If you can’t get to Montreal, McCormack is bringing his own ass-eating sideshow to Transgress at the Ottawa International Writers Festival on Oct 23 — the latest adventure for a busy and multi-talented artist.

With The Haunted Hillbilly, McCormack made Best Book of the Year lists in both the Village Voice and The Globe and Mail, and he was nominated for a Lambda Award for best gay fiction. More recent projects include curating a mail-art series for the Art Gallery of York University and contributing the text for a sculpture project with Micah Lexier.

McCormack also writes a fashion column every second Saturday for the National Post. He says he’s obsessed with obscure minutia from the annals of fashion and with everything carnivalesque — a love of illusion he developed as a boy. In the pre-Walmart era, his parents ran a small department store near Peterborough; McCormack’s voice quickens as he reminisces about the window displays, gift shows and Halloween exhibits.  

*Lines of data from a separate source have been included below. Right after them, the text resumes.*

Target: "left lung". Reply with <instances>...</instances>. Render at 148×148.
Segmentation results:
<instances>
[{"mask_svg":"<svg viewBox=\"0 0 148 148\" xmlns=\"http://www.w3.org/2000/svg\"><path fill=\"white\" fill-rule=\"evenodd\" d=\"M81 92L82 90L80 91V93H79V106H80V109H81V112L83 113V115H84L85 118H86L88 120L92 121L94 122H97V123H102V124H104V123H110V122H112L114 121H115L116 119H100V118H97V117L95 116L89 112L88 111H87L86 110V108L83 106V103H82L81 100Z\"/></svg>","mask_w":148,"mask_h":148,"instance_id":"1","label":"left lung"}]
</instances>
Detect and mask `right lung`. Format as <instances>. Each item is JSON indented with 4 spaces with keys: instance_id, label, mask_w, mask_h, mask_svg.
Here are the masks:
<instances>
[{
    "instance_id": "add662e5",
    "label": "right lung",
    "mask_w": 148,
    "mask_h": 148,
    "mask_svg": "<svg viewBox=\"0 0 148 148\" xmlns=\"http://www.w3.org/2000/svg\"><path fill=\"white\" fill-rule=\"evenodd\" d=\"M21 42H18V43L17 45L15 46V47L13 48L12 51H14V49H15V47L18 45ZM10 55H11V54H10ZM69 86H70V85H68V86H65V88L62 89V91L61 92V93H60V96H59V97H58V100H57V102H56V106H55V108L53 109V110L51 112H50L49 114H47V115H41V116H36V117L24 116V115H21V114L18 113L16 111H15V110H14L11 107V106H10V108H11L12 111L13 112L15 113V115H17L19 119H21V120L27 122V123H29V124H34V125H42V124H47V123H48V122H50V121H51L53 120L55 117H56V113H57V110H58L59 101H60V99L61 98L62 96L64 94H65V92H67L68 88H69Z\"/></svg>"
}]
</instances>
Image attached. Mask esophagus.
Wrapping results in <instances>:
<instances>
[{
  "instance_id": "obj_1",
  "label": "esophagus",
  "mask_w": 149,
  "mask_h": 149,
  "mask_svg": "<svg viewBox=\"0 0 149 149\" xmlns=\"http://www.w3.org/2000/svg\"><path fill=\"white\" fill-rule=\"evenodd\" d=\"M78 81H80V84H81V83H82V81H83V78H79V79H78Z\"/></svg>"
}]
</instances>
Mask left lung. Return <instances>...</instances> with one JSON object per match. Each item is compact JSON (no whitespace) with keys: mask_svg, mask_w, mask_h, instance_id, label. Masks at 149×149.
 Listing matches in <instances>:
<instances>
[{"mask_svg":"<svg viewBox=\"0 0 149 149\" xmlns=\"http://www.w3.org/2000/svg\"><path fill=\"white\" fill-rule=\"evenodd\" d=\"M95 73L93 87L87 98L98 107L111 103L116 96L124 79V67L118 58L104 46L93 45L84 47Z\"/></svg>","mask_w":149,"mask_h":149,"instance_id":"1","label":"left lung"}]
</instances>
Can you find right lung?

“I love the sense that, in stores and at carnivals, you’re producing something really spectacular and seductive and you’re doing it with fishing wire and mannequins and a bunch of pins and some lights. It’s a threadbare production that, at least for me, can produce something overwhelmingly beautiful.”

McCormack also links his love of illusion to a camp sensibility grounded in the tradition of gay kids fighting back.
“When I was growing up, I considered myself monstrous,” he says, “because I was gay and because I was a feminist. The thing I always desired was for my monstrousness to become powerful. What I really wanted as a kid was not to be accepted or to accept myself but to somehow be able to actually cast spells or destroy cities. I didn’t want to be liked, I wanted to be feared. There’s something in that that’s a very old kind of fagginess, an old kind of gayness. There’s something in that [for] me that links up with the Kuchar brothers or Jack Smith — an old sense of camp.”

McCormack’s latest novel, The Show That Smells, lives up to that sensibility. It’s set in a funhouse and features a cast that includes mid-20th century fashion luminaries Elsa Schiaparelli and Coco Chanel, Hollywood horror hero Lon Chaney, country music legend Jimmie Rodgers and an assortment of vampires and sideshow freaks. But, true to the camp tradition, it’s not all play. The novel’s sinister undercurrent makes you question what exactly is lurking beneath the surface of his humour and ask yourself at what point you’re supposed to stop laughing.
While McCormack’s work may recall a bygone era in gay lit and film, his writing pushes contemporary boundaries of form. His compact style — stripped of many an adverb, adjective and article — packs dense meaning into accessible snippets. Laconic lines are laced with allusions and alliteration. In The Show That Smells, he uses repetition in concert with snapshot description to create a cinematic effect — fitting for a novel redolent with silver-screen nostalgia.

Even if you don’t think yourself an experimental reader, McCormack’s books are worth a try. At 12,000-odd words, the reader’s investment need only be an hour or two but could easily spiral into rereads — each richer than the last.

McCormack’s experimental writing doesn’t alienate the uninitiated; the reader enters on the level of his or her choosing. It will be interesting to see how his work comes off the page at a public reading like Transgress.

But, despite a history of critical support for his own books, McCormack worries about the place of gay writers today.
“For the last ten years, there has been a very wry and ironic and twee sense about art and literature that has dominated — which you can call a McSweeney’s kind of esthetic [after the American publisher and literary journal of that name].

“I just find that, for gay writers, it might as well be 1975 because that dominant esthetic doesn’t really have room for camp or vulgarity or a violent kind of sex or anything that becomes monstrous or clownish, which is so much what camp writing is and what gay writing still is.”

Dominant esthetic aside, McCormack is heartened by the presence of a vibrant US experimental writing scene, which thrives even in the absence of generous grants and government support for the arts.

He’s less sanguine about Canada’s scene but glad there are spaces like Transgress for people like him to perform.

“There are very few small presses left, and the big presses are middle brow to the point of brutal. It’s hard to get into big festivals, and it’s harder than ever to get onto the CBC and to have things reach people’s ears, so to have a festival this big in Ottawa, to have a night to allow the three of us to do whatever the hell we want — that’s incredible to me.”